研究領域 | 量子液晶の物性科学 |
研究課題/領域番号 |
20H05154
|
研究種目 |
新学術領域研究(研究領域提案型)
|
配分区分 | 補助金 |
審査区分 |
理工系
|
研究機関 | 東京大学 |
研究代表者 |
赤城 裕 東京大学, 大学院理学系研究科(理学部), 助教 (20739437)
|
研究期間 (年度) |
2020-04-01 – 2022-03-31
|
研究課題ステータス |
完了 (2021年度)
|
配分額 *注記 |
2,990千円 (直接経費: 2,300千円、間接経費: 690千円)
2021年度: 1,560千円 (直接経費: 1,200千円、間接経費: 360千円)
2020年度: 1,430千円 (直接経費: 1,100千円、間接経費: 330千円)
|
キーワード | スキルミオン / 分数スキルミオン / スピン液晶 / スピンネマティック相 / ベリー位相 / トポロジカル相 / 非エルミート / 多体系 / トポロジカル励起 / 磁性体 / ダイナミクス / ホモトピー論 / 物性理論 / ポロジカル不変量 / 輸送現象 |
研究開始時の研究の概要 |
連続的対称性の破れた相の性質は、南部-Goldstoneモードとトポロジカル励起により支配されます。
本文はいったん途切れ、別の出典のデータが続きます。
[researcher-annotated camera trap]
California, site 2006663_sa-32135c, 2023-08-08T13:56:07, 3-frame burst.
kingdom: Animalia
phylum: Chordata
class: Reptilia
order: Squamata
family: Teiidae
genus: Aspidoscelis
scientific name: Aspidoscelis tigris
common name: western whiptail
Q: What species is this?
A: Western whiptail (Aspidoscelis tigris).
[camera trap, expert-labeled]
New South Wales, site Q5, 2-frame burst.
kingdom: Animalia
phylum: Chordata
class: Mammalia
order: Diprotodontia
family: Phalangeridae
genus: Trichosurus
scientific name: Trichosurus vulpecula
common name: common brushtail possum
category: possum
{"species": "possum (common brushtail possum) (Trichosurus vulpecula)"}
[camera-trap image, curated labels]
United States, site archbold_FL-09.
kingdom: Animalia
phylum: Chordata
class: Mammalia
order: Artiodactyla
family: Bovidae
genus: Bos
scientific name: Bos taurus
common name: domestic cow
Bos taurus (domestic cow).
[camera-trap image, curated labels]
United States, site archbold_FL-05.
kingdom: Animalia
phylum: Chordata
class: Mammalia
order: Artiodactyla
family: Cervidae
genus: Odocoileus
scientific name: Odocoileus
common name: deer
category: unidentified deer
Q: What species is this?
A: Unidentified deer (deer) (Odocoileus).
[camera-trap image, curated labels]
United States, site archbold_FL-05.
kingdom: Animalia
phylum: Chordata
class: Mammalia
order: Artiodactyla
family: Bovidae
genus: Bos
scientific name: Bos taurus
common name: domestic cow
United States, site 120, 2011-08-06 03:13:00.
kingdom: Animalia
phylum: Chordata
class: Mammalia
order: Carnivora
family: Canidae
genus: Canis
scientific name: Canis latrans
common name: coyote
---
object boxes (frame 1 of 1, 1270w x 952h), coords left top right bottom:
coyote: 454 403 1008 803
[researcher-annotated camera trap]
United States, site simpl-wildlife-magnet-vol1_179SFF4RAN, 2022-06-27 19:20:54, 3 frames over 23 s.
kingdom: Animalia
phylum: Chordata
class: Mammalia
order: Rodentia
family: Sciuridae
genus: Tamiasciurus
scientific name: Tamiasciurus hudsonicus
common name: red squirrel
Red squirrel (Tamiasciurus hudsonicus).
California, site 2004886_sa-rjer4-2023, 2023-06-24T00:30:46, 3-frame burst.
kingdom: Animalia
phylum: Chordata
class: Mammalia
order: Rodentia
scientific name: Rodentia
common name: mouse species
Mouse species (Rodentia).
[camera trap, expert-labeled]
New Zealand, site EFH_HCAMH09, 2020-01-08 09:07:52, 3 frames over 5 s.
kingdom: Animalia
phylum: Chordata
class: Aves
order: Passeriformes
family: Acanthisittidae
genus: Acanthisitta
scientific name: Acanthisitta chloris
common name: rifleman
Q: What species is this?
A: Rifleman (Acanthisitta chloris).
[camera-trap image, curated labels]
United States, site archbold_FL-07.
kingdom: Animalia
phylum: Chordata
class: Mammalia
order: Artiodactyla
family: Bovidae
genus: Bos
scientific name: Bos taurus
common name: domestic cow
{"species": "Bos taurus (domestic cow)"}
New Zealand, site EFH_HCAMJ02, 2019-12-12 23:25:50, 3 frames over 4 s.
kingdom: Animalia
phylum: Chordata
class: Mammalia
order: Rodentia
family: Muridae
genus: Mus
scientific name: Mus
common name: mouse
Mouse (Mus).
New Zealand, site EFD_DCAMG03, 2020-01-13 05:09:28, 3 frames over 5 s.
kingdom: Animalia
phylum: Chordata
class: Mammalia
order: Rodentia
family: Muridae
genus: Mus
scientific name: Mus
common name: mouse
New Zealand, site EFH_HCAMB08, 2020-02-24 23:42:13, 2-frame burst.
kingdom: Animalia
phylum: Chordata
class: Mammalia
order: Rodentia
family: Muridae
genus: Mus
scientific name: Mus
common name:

トポロジカル励起は、秩序変数の空間的変化が、連続変形により一様なものに変形できない励起であり、Kosterlitz-Thouless転移やKibble-Zurek機構などの普遍的現象において重要な役割を果たします。本研究では、量子液晶の代表格であるスピン液晶相におけるトポロジカル励起と創発現象の解明を行います。特に、トポロジカル励起の静的・動的安定性や、トポロジカル励起の対消滅に伴う放射などの動的性質を詳細に調べることで、誘起される磁気双極子に由来した特異的振る舞いを明らかにします。
|
研究実績の概要 |
スピン1のbilinear-biquadratic模型において、特別な点では対称性がSU(3)に拡大し、その連続極限はCP2非線型シグマ模型に帰着される。そこで、この模型にポテンシャル項と安定項を加えることで、スピン液晶分数スキルミオンを数値的に構成した。ここで加えたポテンシャル項は、面内磁気異方性を一般化したものである。今回の研究で明らかにしたスピン液晶分数スキルミオンは物性分野でよく知られたメロン(磁気スキルミオンの半分であり、トポロジカル数は1/2)の一般化であり、各々のスピン液晶分数スキルミオンはトポロジカルチャージ1/3を持つ。この成果は、整数値を返すホモトピー論だけでは予想ができない、数値計算をすることで初めて分かる微視的構造である。また、スピン液晶において、分数スキルミオンという特有の階層構造を持ちうることを示唆している。 近年、量子開放系などへの高い関心を背景に、有効的に非エルミートなハミルトニアンで記述される系が注目を浴びている。本年度はさらに、このような系のトポロジカルな秩序変数として、量子化複素ベリー位相を提案した。とりわけ、非エルミート性に由来する2種類の空間反転対称性の下で、複素ベリー位相が量子化する事を一般的な形で示した。その結果、従来の反転対称性の下では複素ベリー位相自身が量子化する一方、非エルミート性によって新たに生じた反転対称性の下では複素ベリー位相の実部のみ量子化が保証されることが明らかとなった。また、このアプローチは多体系にも適用可能である。実際に反強磁性相互作用のある一次元量子スピン系やフェルミオン系などに適用し、非エルミート多体系のトポロジカル相(量子液晶の一種)の検出に対する有効性を確認した。
|
現在までの達成度 (段落) |
令和3年度が最終年度であるため、記入しない。
|
今後の研究の推進方策 |
令和3年度が最終年度であるため、記入しない。